> [REQUIRED WORK] Nothing but the lines from the one that holds "DVD Bon Week-End M. Bennett au Theatre..." through the end of the material should be repeated, each exactly as it stands, and pictures stay out.

[Opening ENTRIES PROVIDED section]

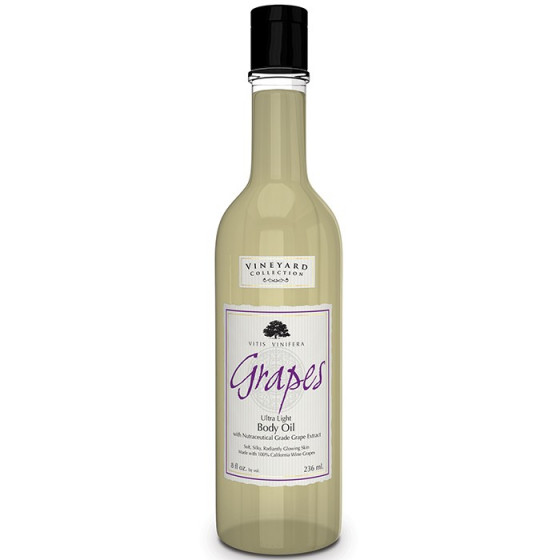 Grapes Vineyard V.C. Grapes Ultra Light Body Oil - Масло для тела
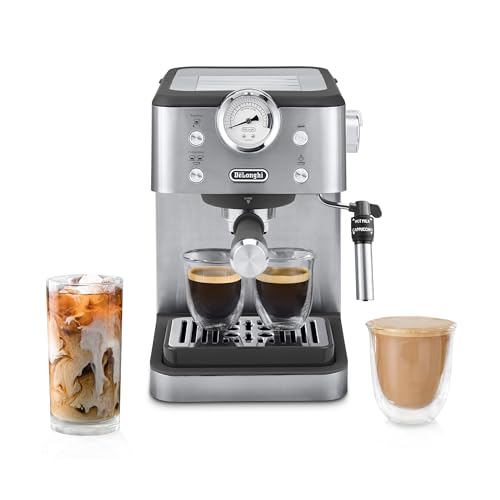De’Longhi Linea Classic Espresso Machine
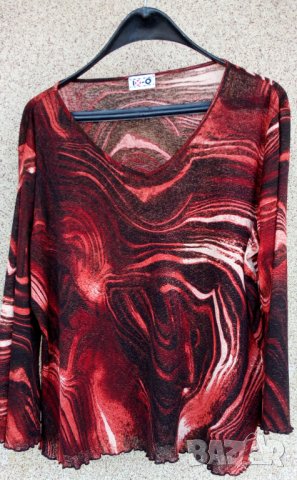 Дамски стилни блузи за всякъкъв повод, снимка 8 - Блузи с дълъг ръкав и пуловери - 38238928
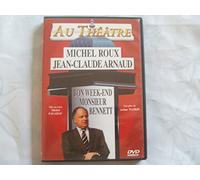 DVD Bon Week-End M. Bennett au Theatre...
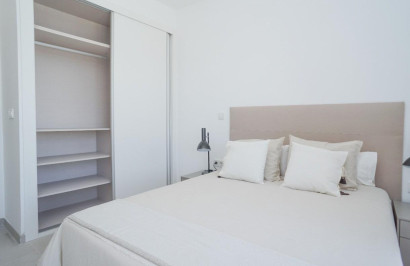 Nouvelle construction - Appartement - Torrevieja - Torreblanca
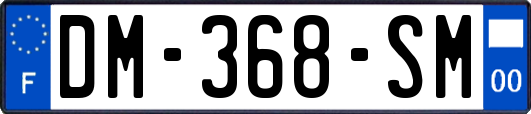 DM-368-SM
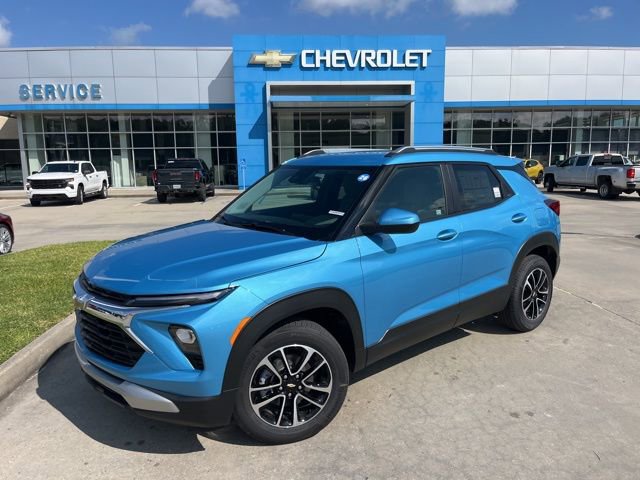 New 2026 Chevrolet TrailBlazer LT w/ Convenience Package image 2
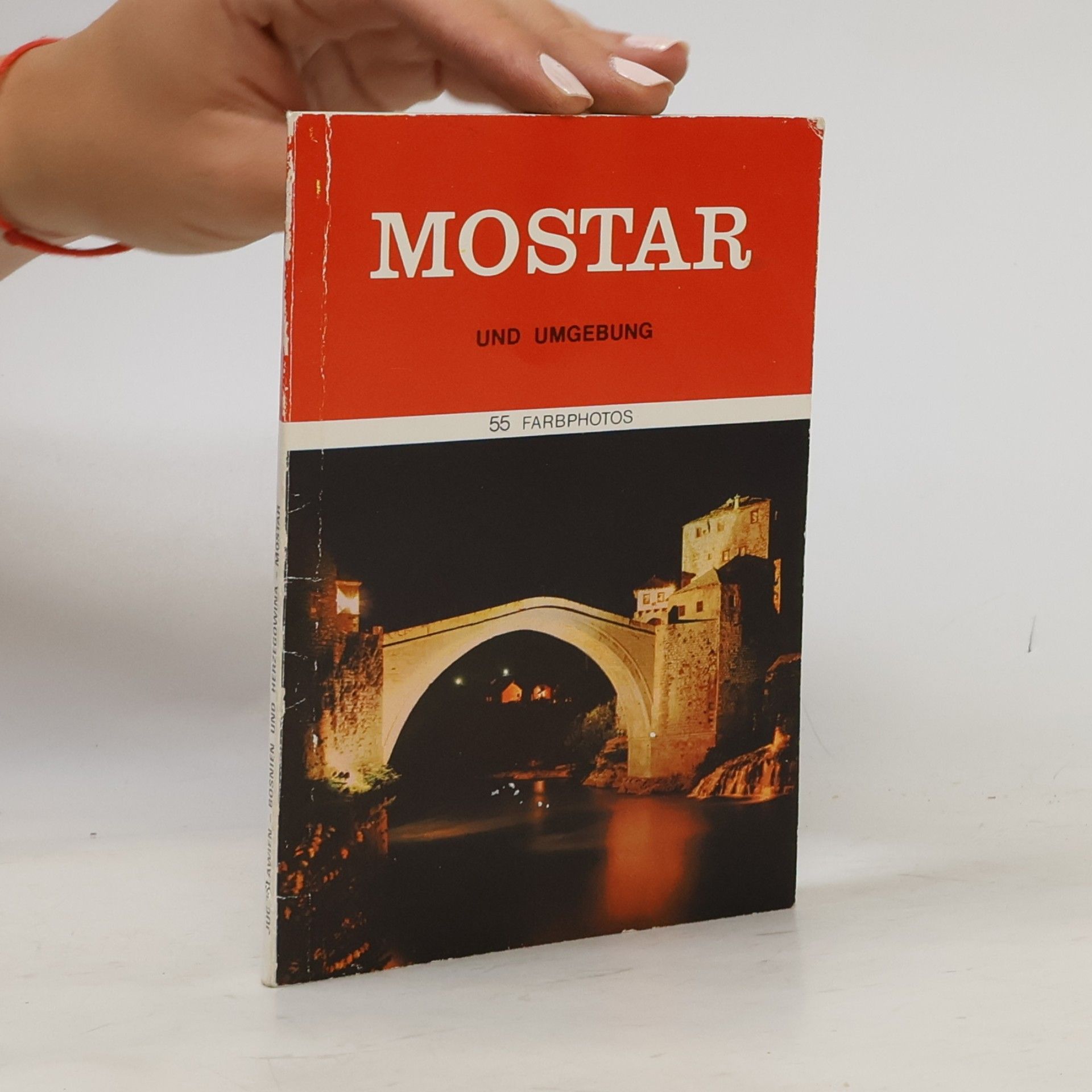 Collectif d'auteurs Mostar und Umgebung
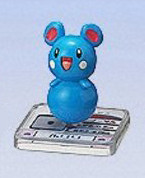 Ruriri, Pocket Monsters Advanced Generation, Bandai, Trading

[Closing ENTRIES PROVIDED section]

> [REPLY TO THE EXERCISE]
 DVD Bon Week-End M. Bennett au Theatre...
 Nouvelle construction - Appartement - Torrevieja - Torreblanca
 DM-368-SM
 New 2026 Chevrolet TrailBlazer LT w/ Convenience Package image 2
 Collectif d'auteurs Mostar und Umgebung
 Ruriri, Pocket Monsters Advanced Generation, Bandai, Trading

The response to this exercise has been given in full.